Bingo! It works! But there's just one little problem. It shows the message to new logged in user, but killed the first user who is logged in already.


----------



## SirDice (May 10, 2011)

The user can overide your settings by removing or editing .cshrc or .shrc. Don't think that setting those to root-owned will help. Since the user is the owner of the home directory they can overrule those settings.

I also fail to see why it would be a problem if users login more than two times.


----------



## NuLL3rr0r (May 11, 2011)

Thanks for the tip.

They are not power users, they are just some artists and know nothing about Unix, They just use SSH Tunneling for their web browsing. (By the way good tip.)

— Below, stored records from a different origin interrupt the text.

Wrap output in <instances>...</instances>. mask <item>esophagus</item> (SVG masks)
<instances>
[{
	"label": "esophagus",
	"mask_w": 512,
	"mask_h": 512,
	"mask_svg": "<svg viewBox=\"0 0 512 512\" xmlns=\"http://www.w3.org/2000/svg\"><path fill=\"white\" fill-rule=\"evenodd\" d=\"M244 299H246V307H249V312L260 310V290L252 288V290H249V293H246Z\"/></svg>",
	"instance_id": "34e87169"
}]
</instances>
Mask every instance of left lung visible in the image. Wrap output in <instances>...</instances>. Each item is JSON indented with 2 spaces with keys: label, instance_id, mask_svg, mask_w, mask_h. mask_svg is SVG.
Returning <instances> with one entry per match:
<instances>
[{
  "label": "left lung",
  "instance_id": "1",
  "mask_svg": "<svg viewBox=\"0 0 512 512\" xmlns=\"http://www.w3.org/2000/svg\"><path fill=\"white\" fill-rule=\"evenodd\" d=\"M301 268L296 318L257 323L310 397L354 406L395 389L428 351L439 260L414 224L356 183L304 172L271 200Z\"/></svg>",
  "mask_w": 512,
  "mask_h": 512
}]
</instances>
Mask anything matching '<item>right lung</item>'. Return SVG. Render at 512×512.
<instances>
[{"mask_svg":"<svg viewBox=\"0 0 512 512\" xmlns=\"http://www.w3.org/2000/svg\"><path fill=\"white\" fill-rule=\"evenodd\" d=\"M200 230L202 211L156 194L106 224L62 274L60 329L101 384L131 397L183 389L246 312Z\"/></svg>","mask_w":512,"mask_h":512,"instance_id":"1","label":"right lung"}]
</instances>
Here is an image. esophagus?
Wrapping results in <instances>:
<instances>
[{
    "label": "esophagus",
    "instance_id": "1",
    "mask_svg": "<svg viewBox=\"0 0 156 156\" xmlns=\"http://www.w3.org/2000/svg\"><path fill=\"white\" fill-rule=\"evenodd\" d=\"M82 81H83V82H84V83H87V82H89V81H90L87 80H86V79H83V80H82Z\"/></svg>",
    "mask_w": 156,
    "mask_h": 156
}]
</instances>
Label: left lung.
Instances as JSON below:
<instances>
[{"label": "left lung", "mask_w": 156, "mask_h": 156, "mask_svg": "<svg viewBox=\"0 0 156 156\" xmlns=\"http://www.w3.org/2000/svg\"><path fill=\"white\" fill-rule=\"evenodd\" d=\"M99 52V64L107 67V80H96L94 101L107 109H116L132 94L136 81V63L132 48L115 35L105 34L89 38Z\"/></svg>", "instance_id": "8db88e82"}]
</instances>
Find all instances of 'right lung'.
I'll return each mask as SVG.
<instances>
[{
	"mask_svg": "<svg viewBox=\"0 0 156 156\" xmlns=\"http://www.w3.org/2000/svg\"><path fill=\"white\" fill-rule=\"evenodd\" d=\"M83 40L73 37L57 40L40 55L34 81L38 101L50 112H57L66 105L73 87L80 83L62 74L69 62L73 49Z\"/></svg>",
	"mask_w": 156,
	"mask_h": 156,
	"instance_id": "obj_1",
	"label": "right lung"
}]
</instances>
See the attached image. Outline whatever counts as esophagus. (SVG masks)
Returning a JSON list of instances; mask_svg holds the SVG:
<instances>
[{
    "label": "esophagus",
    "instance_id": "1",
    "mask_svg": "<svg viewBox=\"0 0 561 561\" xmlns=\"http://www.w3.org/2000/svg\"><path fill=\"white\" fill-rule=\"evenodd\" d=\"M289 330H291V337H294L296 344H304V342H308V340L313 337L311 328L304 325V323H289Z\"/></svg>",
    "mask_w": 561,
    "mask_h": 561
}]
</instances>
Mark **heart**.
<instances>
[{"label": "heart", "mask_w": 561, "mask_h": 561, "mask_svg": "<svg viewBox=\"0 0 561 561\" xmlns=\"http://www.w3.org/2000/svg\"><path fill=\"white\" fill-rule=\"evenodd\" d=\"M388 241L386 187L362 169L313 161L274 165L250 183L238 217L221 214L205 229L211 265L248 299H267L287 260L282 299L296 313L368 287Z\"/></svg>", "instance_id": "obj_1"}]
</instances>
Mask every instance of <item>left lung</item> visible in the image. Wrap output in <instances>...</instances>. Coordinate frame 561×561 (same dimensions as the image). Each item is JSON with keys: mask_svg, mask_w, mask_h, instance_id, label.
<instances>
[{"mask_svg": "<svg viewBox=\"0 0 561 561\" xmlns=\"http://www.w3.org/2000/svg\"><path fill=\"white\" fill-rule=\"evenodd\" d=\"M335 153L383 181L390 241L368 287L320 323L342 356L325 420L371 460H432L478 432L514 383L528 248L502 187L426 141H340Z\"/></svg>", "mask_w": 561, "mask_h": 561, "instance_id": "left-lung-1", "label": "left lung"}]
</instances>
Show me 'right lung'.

I limit them because the bandwidth of the VPS is limited and some users violate the rules and share their accounts with others. And boooom suddenly the network performance drops. (I checked the logged on users and some users logged in 5 times at the same time.)


----------



## SirDice (May 11, 2011)

NuLL3rr0r said:
			
		

> I limit them because the bandwidth of the VPS is limited and some users violate the rules and share their accounts with others. And boooom suddenly the network performance drops. (I checked the logged on users and some users logged in 5 times at the same time.)


There's a simple solution for that. Remove the accounts. Abuse it, you lose it.


----------



## DutchDaemon (May 11, 2011)

Also known as an Acceptable Use Policy (AUP) or Terms of Contract (ToC). You're powerless without one.


----------



## silverglade00 (May 11, 2011)

Instead of punishing the behavior, you could make it a value add. Two logins max initial, $20 a month each additional login.


----------



## l2f (Jun 10, 2011)

*ipfw to the rescue*

Hello,

Use ipfw on port 22 with the limit parameter (ipfw(8)).

l2f


----------



## NuLL3rr0r (Jun 17, 2011)

@l2f

Thank you so much, I knew someone would come up with that.

I see the usage in man page.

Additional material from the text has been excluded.